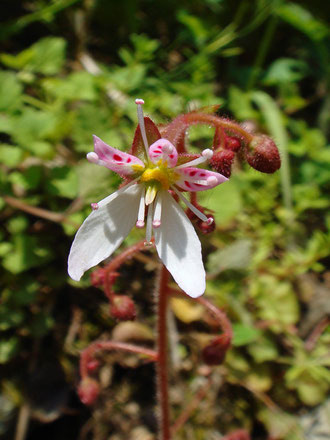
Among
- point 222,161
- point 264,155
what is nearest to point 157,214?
point 222,161

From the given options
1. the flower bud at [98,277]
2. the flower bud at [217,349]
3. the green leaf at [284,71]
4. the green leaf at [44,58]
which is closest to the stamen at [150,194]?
the flower bud at [98,277]

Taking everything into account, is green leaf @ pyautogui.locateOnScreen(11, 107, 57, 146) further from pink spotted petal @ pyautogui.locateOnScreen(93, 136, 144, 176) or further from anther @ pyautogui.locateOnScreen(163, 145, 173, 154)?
anther @ pyautogui.locateOnScreen(163, 145, 173, 154)

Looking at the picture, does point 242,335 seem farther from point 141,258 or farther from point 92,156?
point 92,156

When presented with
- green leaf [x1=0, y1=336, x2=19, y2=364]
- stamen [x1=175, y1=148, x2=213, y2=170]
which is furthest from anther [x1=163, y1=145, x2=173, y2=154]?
green leaf [x1=0, y1=336, x2=19, y2=364]

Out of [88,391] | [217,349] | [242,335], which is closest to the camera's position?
[217,349]

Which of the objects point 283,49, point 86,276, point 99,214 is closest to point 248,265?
point 86,276

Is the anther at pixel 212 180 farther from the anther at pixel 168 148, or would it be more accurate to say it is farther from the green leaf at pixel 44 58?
the green leaf at pixel 44 58
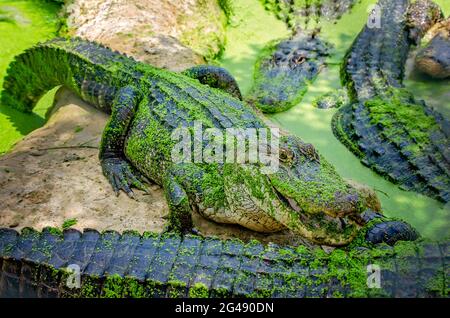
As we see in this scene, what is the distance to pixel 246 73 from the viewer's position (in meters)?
6.11

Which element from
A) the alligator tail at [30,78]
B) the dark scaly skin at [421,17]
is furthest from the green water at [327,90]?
the alligator tail at [30,78]

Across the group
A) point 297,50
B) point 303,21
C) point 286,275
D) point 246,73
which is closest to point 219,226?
point 286,275

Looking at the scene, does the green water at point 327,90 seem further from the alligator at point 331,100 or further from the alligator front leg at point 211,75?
the alligator front leg at point 211,75

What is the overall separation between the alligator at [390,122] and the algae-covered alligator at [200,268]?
179cm

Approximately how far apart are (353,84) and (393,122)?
944 mm

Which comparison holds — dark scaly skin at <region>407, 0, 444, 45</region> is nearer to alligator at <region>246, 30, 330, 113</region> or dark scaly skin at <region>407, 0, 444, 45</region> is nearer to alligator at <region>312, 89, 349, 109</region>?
alligator at <region>246, 30, 330, 113</region>

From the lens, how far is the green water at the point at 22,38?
5281mm

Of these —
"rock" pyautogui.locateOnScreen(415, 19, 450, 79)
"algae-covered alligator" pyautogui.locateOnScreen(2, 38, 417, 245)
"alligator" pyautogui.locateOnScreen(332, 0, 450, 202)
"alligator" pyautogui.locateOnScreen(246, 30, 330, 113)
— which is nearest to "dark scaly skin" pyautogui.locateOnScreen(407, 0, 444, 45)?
"alligator" pyautogui.locateOnScreen(332, 0, 450, 202)

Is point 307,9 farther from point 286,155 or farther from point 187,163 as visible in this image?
point 286,155

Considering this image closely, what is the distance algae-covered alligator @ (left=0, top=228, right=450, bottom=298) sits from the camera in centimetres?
256

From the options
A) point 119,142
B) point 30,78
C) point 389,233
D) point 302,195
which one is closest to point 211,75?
point 119,142

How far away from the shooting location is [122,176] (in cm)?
407

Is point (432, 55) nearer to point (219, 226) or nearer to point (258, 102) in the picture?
point (258, 102)

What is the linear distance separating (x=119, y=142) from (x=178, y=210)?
1073mm
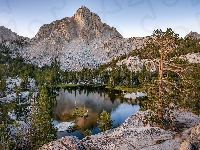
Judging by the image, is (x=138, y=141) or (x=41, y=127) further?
(x=41, y=127)

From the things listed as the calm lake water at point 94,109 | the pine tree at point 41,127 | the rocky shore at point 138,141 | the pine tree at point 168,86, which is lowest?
the calm lake water at point 94,109

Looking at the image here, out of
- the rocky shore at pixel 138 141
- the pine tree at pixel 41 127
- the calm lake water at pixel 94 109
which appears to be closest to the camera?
the rocky shore at pixel 138 141

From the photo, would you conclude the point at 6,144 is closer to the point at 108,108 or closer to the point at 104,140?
the point at 104,140

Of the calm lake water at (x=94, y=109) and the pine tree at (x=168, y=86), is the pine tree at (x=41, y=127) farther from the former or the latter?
the pine tree at (x=168, y=86)

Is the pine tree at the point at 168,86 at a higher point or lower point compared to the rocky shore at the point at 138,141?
higher

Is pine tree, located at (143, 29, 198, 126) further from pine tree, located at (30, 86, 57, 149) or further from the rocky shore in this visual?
pine tree, located at (30, 86, 57, 149)

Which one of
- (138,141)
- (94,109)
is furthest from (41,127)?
(94,109)

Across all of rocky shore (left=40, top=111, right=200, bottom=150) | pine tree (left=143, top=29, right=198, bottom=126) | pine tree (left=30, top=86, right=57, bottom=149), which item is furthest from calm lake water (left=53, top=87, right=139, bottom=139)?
rocky shore (left=40, top=111, right=200, bottom=150)

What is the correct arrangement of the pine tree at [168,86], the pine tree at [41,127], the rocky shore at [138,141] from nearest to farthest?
the rocky shore at [138,141] < the pine tree at [168,86] < the pine tree at [41,127]

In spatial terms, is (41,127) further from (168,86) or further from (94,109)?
(94,109)

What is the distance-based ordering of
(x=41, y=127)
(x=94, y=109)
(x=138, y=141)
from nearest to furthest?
(x=138, y=141) < (x=41, y=127) < (x=94, y=109)

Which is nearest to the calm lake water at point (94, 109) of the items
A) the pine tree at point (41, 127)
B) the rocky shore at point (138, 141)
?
the pine tree at point (41, 127)

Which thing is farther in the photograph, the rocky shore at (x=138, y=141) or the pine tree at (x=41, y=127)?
the pine tree at (x=41, y=127)

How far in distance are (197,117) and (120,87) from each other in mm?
→ 121684
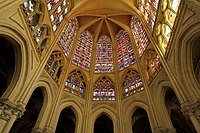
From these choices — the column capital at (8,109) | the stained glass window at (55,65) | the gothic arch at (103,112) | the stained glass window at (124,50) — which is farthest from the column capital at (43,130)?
the stained glass window at (124,50)

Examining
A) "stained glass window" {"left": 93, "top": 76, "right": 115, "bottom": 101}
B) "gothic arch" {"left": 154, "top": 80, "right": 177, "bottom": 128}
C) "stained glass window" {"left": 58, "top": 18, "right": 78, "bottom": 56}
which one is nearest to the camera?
"gothic arch" {"left": 154, "top": 80, "right": 177, "bottom": 128}

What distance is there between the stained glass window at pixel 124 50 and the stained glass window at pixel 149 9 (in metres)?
3.54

────────────────────────────────────────

:: GIVEN EXERCISE ::
Write out the material above again, word for word, minus its pictures.

:: WRITTEN SOLUTION ::
Among
- point 222,161
- point 264,155
what is nearest to point 157,214?
point 222,161

From the given options
1. the flower bud at [98,277]
2. the flower bud at [217,349]
3. the green leaf at [284,71]
4. the green leaf at [44,58]
which is closest to the stamen at [150,194]?
the flower bud at [98,277]

Taking everything into account, is green leaf @ pyautogui.locateOnScreen(11, 107, 57, 146) further from pink spotted petal @ pyautogui.locateOnScreen(93, 136, 144, 176) or further from anther @ pyautogui.locateOnScreen(163, 145, 173, 154)?
anther @ pyautogui.locateOnScreen(163, 145, 173, 154)

Looking at the picture, does point 242,335 seem farther from point 141,258 or farther from point 92,156?
point 92,156

When presented with
- green leaf [x1=0, y1=336, x2=19, y2=364]
- stamen [x1=175, y1=148, x2=213, y2=170]
which is furthest from anther [x1=163, y1=145, x2=173, y2=154]?
green leaf [x1=0, y1=336, x2=19, y2=364]

Out of [88,391] | [217,349] | [242,335], which is closest to the camera's position?
[217,349]

Which of the objects point 283,49, point 86,276, point 99,214 is closest to point 248,265?
point 86,276

Is the anther at pixel 212 180 farther from the anther at pixel 168 148, or would it be more accurate to say it is farther from the green leaf at pixel 44 58?
the green leaf at pixel 44 58
As we see in this scene, what is the distance to pixel 246 73 from the viewer's position (in meters)?
6.11

Which element from
A) the alligator tail at [30,78]
B) the dark scaly skin at [421,17]
is furthest from the green water at [327,90]?
the alligator tail at [30,78]

Across the group
A) point 297,50
B) point 303,21
C) point 286,275
D) point 246,73
which is closest to point 219,226?
point 286,275

Looking at the scene, does the green water at point 327,90 seem further from the alligator at point 331,100 or further from the alligator front leg at point 211,75?
the alligator front leg at point 211,75

What is the overall separation between the alligator at [390,122] and the algae-covered alligator at [200,268]?
179cm

Approximately how far apart are (353,84) and (393,122)?
944 mm

Which comparison holds — dark scaly skin at <region>407, 0, 444, 45</region> is nearer to alligator at <region>246, 30, 330, 113</region> or dark scaly skin at <region>407, 0, 444, 45</region> is nearer to alligator at <region>312, 89, 349, 109</region>?
alligator at <region>246, 30, 330, 113</region>

From the lens, how far is the green water at the point at 22,38?
5281mm

Of these —
"rock" pyautogui.locateOnScreen(415, 19, 450, 79)
"algae-covered alligator" pyautogui.locateOnScreen(2, 38, 417, 245)
"alligator" pyautogui.locateOnScreen(332, 0, 450, 202)
"alligator" pyautogui.locateOnScreen(246, 30, 330, 113)
— which is nearest to "dark scaly skin" pyautogui.locateOnScreen(407, 0, 444, 45)?
"alligator" pyautogui.locateOnScreen(332, 0, 450, 202)

Is point 307,9 farther from point 286,155 or farther from point 187,163 as visible in this image?
point 286,155

Considering this image closely, what is the distance algae-covered alligator @ (left=0, top=228, right=450, bottom=298) sits from the camera in centimetres?
256

From the options
A) point 119,142
B) point 30,78
C) point 389,233
D) point 302,195
which one is closest to point 211,75?
point 119,142

How far away from the shooting location is [122,176] (in cm)?
407

Is point (432, 55) nearer to point (219, 226) or nearer to point (258, 102) in the picture?
point (258, 102)

What is the linear distance separating (x=119, y=142) from (x=178, y=210)?
1073mm
Judging by the image, is (x=138, y=141) or (x=41, y=127) further?
(x=41, y=127)

From the things listed as the calm lake water at point 94,109 | the pine tree at point 41,127 | the rocky shore at point 138,141 | the pine tree at point 168,86, which is lowest?
the calm lake water at point 94,109

Looking at the image here, out of
- the rocky shore at pixel 138 141
- the pine tree at pixel 41 127
- the calm lake water at pixel 94 109
which appears to be closest to the camera?
the rocky shore at pixel 138 141

From the photo, would you conclude the point at 6,144 is closer to the point at 108,108 or closer to the point at 104,140?
the point at 104,140

Of the calm lake water at (x=94, y=109) and the pine tree at (x=168, y=86), is the pine tree at (x=41, y=127) farther from the former or the latter?
the pine tree at (x=168, y=86)

Is the pine tree at the point at 168,86 at a higher point or lower point compared to the rocky shore at the point at 138,141?
higher

Is pine tree, located at (143, 29, 198, 126) further from pine tree, located at (30, 86, 57, 149) or further from the rocky shore in this visual?
pine tree, located at (30, 86, 57, 149)

Which one of
- (138,141)
- (94,109)
is furthest from (41,127)?
(94,109)

Across all of rocky shore (left=40, top=111, right=200, bottom=150) | pine tree (left=143, top=29, right=198, bottom=126) | pine tree (left=30, top=86, right=57, bottom=149), which item is furthest from calm lake water (left=53, top=87, right=139, bottom=139)?
rocky shore (left=40, top=111, right=200, bottom=150)

What is the correct arrangement of the pine tree at [168,86], the pine tree at [41,127], the rocky shore at [138,141] from nearest to farthest?
the rocky shore at [138,141] < the pine tree at [168,86] < the pine tree at [41,127]

In spatial terms, is (41,127) further from (168,86) or further from (94,109)?
(94,109)

What is the distance-based ordering of
(x=41, y=127)
(x=94, y=109)
(x=138, y=141)
from nearest to furthest?
(x=138, y=141) < (x=41, y=127) < (x=94, y=109)

Which is nearest to the calm lake water at point (94, 109) of the items
A) the pine tree at point (41, 127)
B) the rocky shore at point (138, 141)
?
the pine tree at point (41, 127)

Which thing is farther in the photograph, the rocky shore at (x=138, y=141) or the pine tree at (x=41, y=127)?
the pine tree at (x=41, y=127)

How far in distance are (197,117) and (120,87) from each other in mm?
→ 121684
From these choices — the column capital at (8,109) | the stained glass window at (55,65) | the gothic arch at (103,112) | the stained glass window at (124,50) — which is farthest from the column capital at (43,130)?
the stained glass window at (124,50)

Examining
A) "stained glass window" {"left": 93, "top": 76, "right": 115, "bottom": 101}
B) "gothic arch" {"left": 154, "top": 80, "right": 177, "bottom": 128}
C) "stained glass window" {"left": 58, "top": 18, "right": 78, "bottom": 56}
which one is nearest to the camera?
"gothic arch" {"left": 154, "top": 80, "right": 177, "bottom": 128}

What distance is there between the stained glass window at pixel 124 50 and the stained glass window at pixel 149 9 (in metres)?
3.54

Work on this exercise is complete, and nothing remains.